§ **Text excerpt**:
···

• Jan 28th 2010 at 11:56AM
  • 52
2011 BMW 335is - Click above for high-res image gallery

It's fair to say that few automobiles have ridden atop their segment for as long as the BMW 3 Series has managed. Admittedly, there have been occasional frights from other German automakers or the odd Asian upstart, but it's as if Munich's engineers long ago brokered some sweetheart deal with the devil, so total has been the range's dominance. All of which has made it particularly tough for U.S. enthusiasts, as we've seen seemingly dozens of tempting higher performance specials and intriguingly efficient offerings pop up over in Europe and elsewhere, yet these models never seem to make their way into U.S. showrooms. Forgive us, then, for being slightly giddy at the prospect of this 335is, the first North American exclusive 3 Series in, well... eons.

Based on the freshly facelifted sixth-generation 3 Series, the 2011 335is will be available in both coupe and folding hardtop convertible forms beginning this spring – but we just couldn't wait that long to get behind the wheel. Thankfully, BMW was kind enough to slip us the keys to a pre-production example on Portugal's Estoril raceway as a dessert course of sorts at the launch of their new 5 Series sedan. Follow the jump to read our full slate of impressions.

Photos by Chris Paukert / Copyright ©2010 Weblogs, Inc. / BMW

Interestingly, having just sat through a press conference detailing the many virtues of the 5 Series' new 3.0-liter N55 single-turbo inline six, we were a bit surprised to hear that the 335is harbors a newly developed iteration of the "old" twin-turbo N54. Surprised, yes, but not disheartened, as we'd still happily get out of bed for an N54-powered waterpick.

BMW is positioning the 335is as an appealing option for club racers – presumably those who can't afford an M3 – and for those who normally raid the aftermarket's parts bin. To that end, Bimmer's boffins haven't just fortified the boost and left the rest of the drivetrain package to fend for itself – they've fitted a higher-capacity cooling fan, mounted a supplementary radiator behind the left air intake and bungeed an oil cooler on the right side for good measure. To take advantage of the system's more robust cooling capabilities, a resculpted lower fascia with bigger inlets has also been specified. And although our prototype tester doesn't show it, by the time they reach dealerships, BMW promises that only models with the folding hardtop will receive foglamps – the coupe's will have been purged in favor of larger air openings.

···

(A series of records)

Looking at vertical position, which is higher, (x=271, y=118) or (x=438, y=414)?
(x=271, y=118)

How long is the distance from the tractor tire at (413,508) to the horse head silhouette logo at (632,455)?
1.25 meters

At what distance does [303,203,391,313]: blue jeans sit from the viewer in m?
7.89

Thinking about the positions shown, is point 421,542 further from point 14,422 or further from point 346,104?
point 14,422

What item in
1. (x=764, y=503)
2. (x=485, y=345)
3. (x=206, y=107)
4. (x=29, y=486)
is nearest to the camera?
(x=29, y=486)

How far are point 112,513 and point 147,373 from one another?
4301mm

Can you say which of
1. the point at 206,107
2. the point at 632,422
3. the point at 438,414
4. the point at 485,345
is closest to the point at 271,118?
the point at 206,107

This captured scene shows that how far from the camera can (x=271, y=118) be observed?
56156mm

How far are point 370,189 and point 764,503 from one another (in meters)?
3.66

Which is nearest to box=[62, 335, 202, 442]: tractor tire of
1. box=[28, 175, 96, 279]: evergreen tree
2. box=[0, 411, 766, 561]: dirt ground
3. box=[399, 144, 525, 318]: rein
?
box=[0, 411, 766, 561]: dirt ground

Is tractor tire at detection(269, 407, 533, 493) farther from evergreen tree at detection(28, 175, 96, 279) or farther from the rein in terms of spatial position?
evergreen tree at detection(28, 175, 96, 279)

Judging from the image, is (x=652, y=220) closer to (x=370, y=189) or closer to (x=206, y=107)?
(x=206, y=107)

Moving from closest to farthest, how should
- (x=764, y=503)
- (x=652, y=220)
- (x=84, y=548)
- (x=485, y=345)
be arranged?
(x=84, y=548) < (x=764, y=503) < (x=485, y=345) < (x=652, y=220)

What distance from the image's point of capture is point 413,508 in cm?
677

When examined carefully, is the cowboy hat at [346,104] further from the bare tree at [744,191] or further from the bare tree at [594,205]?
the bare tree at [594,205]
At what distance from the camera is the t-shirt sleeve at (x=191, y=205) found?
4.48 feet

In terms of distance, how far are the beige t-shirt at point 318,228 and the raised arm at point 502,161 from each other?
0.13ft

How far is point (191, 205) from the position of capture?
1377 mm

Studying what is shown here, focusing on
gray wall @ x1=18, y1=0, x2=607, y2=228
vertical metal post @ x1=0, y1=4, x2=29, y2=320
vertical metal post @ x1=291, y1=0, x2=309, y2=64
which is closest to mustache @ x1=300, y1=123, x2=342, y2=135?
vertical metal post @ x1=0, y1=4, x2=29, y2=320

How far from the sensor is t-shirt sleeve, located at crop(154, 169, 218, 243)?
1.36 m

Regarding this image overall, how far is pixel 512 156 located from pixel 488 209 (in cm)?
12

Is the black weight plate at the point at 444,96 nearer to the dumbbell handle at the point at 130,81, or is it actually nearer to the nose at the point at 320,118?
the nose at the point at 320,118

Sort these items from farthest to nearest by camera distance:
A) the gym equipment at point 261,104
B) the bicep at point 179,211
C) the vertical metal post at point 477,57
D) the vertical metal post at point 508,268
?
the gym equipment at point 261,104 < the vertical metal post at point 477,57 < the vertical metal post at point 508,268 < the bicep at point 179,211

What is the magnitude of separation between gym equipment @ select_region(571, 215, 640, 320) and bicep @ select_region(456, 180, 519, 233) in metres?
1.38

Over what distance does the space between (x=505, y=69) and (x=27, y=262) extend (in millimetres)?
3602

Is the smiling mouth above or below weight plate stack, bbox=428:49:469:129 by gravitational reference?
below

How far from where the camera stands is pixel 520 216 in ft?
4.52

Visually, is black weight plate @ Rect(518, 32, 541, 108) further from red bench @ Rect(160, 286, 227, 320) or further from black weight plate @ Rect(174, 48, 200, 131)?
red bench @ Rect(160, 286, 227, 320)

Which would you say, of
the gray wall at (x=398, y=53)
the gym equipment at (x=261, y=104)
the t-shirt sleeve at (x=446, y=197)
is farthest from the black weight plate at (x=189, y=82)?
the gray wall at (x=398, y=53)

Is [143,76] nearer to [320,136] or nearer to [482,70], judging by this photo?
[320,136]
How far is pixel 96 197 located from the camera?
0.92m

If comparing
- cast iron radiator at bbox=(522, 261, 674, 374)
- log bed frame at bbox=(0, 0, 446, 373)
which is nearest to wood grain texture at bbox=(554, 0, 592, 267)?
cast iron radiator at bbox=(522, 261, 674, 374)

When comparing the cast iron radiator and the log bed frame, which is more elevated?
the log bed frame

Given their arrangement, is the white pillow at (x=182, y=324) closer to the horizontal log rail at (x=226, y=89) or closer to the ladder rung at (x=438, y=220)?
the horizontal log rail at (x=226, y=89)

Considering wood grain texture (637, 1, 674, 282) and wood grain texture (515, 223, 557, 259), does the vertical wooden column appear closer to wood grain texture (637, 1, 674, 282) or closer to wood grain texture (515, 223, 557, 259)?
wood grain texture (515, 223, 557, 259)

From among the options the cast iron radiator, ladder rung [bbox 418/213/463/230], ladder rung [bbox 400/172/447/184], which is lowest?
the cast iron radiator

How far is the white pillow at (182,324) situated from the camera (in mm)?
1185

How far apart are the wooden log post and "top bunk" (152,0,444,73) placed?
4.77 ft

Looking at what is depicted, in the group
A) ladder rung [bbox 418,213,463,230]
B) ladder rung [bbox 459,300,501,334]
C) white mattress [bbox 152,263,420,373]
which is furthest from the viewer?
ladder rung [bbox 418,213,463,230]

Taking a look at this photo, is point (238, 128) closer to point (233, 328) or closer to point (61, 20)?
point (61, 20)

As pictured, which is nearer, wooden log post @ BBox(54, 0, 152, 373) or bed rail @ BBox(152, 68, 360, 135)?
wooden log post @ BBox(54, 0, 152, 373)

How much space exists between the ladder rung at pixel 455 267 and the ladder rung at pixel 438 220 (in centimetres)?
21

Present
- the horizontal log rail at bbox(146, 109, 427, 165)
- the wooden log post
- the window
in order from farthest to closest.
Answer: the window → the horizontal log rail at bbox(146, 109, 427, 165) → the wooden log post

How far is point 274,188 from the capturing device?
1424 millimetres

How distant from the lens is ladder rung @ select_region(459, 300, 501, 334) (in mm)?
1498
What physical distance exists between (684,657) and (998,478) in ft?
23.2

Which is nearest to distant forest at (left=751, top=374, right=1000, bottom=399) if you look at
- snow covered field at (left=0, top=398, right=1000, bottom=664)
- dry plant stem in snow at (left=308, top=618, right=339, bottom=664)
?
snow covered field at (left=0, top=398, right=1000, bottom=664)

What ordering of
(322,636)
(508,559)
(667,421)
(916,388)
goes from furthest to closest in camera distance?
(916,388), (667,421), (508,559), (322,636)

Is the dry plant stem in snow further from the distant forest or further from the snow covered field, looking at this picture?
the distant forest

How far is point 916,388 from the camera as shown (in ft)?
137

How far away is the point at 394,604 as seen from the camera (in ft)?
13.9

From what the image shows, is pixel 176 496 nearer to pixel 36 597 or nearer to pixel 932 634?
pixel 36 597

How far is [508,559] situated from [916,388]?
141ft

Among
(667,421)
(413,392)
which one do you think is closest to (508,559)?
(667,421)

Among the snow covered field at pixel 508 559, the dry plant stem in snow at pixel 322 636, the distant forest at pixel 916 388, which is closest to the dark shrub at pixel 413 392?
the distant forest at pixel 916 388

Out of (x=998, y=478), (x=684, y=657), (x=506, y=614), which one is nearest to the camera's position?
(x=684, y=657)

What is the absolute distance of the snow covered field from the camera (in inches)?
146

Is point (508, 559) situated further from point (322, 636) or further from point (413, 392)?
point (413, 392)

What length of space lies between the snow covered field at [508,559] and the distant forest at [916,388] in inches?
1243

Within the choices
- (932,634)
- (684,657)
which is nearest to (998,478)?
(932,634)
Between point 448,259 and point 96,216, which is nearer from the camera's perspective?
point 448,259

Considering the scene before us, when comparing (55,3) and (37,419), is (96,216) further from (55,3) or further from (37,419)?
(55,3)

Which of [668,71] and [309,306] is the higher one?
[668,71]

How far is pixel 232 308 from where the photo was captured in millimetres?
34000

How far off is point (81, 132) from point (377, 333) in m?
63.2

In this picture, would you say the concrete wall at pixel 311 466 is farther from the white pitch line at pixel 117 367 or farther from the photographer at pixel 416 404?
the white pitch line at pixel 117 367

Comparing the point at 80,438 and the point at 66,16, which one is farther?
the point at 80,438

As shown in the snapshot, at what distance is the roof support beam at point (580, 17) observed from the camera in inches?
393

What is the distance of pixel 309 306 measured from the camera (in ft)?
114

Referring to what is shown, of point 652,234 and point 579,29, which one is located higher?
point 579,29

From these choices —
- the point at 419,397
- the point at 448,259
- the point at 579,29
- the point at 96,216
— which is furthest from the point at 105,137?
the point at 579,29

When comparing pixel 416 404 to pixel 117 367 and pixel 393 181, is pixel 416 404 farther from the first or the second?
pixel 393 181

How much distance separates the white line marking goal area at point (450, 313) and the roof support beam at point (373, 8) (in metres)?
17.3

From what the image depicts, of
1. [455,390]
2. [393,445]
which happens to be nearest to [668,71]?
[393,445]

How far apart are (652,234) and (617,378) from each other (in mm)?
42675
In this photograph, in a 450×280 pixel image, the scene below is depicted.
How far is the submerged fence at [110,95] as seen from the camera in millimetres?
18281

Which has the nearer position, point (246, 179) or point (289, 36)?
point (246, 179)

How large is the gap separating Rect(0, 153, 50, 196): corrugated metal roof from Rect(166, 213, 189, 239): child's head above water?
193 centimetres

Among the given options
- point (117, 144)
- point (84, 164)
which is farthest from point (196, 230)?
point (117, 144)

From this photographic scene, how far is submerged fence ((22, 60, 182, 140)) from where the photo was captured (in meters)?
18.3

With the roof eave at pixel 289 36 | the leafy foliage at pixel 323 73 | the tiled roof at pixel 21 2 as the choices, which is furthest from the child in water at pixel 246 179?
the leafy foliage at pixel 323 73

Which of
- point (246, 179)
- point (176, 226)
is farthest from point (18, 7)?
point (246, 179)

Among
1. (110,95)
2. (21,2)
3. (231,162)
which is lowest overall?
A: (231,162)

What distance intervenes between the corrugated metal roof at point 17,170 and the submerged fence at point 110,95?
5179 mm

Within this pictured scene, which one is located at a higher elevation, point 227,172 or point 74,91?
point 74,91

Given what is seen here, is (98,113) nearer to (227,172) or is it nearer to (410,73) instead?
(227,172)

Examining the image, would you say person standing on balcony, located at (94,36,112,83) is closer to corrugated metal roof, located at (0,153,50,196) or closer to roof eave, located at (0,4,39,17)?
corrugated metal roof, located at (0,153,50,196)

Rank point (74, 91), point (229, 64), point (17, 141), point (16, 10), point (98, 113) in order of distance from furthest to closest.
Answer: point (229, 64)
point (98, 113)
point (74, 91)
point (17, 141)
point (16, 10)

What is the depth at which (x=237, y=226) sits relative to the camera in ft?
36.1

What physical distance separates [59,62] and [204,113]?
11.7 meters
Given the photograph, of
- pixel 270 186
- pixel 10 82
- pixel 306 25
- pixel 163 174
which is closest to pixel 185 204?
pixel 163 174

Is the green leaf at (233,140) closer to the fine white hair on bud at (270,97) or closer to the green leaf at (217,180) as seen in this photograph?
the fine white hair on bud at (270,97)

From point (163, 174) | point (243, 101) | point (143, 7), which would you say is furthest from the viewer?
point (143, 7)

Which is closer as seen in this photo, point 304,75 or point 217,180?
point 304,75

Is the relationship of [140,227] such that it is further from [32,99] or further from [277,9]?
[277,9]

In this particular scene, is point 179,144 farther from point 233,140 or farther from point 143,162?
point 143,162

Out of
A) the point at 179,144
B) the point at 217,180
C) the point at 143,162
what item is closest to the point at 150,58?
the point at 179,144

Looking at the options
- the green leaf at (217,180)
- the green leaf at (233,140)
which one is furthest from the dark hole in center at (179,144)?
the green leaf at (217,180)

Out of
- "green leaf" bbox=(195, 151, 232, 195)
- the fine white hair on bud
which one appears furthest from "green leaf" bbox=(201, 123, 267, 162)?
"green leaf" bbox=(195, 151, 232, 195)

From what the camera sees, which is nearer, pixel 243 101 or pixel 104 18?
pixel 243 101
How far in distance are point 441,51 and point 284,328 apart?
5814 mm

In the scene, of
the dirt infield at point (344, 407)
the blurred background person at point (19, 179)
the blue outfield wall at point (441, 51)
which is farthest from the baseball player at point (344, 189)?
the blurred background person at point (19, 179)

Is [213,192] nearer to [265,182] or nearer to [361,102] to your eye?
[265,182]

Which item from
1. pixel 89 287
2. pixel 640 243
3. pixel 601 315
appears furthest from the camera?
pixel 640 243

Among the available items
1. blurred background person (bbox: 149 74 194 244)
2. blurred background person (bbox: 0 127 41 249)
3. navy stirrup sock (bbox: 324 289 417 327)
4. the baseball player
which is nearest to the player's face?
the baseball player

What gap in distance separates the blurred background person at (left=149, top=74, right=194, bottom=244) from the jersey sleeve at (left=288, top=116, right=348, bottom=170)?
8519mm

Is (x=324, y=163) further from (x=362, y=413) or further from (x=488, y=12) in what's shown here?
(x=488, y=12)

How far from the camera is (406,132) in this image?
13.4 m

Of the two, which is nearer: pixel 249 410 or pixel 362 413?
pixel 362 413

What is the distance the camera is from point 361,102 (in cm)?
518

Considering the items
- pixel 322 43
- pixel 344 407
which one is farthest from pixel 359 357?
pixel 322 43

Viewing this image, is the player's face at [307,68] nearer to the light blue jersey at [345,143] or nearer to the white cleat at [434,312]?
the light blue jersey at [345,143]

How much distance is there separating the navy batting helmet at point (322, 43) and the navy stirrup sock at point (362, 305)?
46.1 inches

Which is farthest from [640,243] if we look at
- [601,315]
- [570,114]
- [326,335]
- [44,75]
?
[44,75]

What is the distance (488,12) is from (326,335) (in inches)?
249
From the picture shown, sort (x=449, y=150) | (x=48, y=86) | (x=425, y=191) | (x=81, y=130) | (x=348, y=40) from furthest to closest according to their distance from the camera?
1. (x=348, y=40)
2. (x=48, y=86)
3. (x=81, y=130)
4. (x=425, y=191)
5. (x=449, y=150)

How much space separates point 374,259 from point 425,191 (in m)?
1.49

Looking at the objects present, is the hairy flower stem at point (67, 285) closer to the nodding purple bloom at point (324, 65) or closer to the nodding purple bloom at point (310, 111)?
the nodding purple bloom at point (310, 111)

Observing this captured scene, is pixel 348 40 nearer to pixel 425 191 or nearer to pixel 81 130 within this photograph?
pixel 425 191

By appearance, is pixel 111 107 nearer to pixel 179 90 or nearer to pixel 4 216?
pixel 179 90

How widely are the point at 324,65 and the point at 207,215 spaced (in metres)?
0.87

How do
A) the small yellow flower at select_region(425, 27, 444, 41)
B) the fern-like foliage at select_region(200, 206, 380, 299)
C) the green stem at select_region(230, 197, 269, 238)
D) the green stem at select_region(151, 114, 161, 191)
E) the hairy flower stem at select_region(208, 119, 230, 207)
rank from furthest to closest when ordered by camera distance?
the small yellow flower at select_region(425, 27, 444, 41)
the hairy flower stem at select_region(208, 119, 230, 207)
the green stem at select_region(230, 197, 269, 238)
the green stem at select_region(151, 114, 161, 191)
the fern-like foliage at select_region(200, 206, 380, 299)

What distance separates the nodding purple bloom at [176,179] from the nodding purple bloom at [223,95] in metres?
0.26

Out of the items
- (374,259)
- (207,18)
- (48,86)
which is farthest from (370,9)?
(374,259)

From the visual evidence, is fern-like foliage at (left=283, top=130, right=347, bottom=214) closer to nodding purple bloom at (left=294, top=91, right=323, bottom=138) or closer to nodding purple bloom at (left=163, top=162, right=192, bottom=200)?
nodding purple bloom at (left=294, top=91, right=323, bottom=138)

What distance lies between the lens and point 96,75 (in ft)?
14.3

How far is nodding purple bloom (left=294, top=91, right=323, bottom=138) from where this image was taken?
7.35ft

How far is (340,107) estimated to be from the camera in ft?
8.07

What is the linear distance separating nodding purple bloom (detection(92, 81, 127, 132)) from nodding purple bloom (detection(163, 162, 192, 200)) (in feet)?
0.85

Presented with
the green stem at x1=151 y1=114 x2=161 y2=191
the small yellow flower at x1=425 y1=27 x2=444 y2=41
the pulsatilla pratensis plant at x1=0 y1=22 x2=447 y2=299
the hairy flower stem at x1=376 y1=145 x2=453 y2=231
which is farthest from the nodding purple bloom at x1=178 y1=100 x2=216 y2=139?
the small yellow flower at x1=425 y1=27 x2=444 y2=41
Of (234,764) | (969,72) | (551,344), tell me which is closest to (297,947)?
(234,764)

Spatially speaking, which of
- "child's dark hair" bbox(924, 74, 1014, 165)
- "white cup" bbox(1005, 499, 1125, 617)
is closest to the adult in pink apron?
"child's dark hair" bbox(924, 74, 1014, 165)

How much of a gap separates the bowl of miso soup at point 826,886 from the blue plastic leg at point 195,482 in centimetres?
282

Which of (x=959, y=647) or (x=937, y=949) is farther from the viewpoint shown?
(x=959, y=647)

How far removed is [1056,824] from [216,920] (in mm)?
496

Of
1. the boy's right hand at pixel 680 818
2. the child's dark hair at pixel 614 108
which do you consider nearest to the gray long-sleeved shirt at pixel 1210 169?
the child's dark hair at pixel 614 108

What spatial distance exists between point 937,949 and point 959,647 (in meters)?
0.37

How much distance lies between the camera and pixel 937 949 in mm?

···

§ **Set exercise A**:
Please transcribe the BMW 335is review, starting with "Based on the" and going on through "an N54-powered waterpick.".
§ **Set exercise B**:
According to the BMW 335is review, why was the 335is given a resculpted lower fascia with bigger inlets?

§ **Written answer A**:
Based on the freshly facelifted sixth-generation 3 Series, the 2011 335is will be available in both coupe and folding hardtop convertible forms beginning this spring – but we just couldn't wait that long to get behind the wheel. Thankfully, BMW was kind enough to slip us the keys to a pre-production example on Portugal's Estoril raceway as a dessert course of sorts at the launch of their new 5 Series sedan. Follow the jump to read our full slate of impressions.

Photos by Chris Paukert / Copyright ©2010 Weblogs, Inc. / BMW

Interestingly, having just sat through a press conference detailing the many virtues of the 5 Series' new 3.0-liter N55 single-turbo inline six, we were a bit surprised to hear that the 335is harbors a newly developed iteration of the "old" twin-turbo N54. Surprised, yes, but not disheartened, as we'd still happily get out of bed for an N54-powered waterpick.

§ **Written answer B**:
The resculpted lower fascia with bigger inlets lets the car take advantage of its more robust cooling system. That system includes a higher-capacity cooling fan, a supplementary radiator behind the left air intake, and an oil cooler on the right side.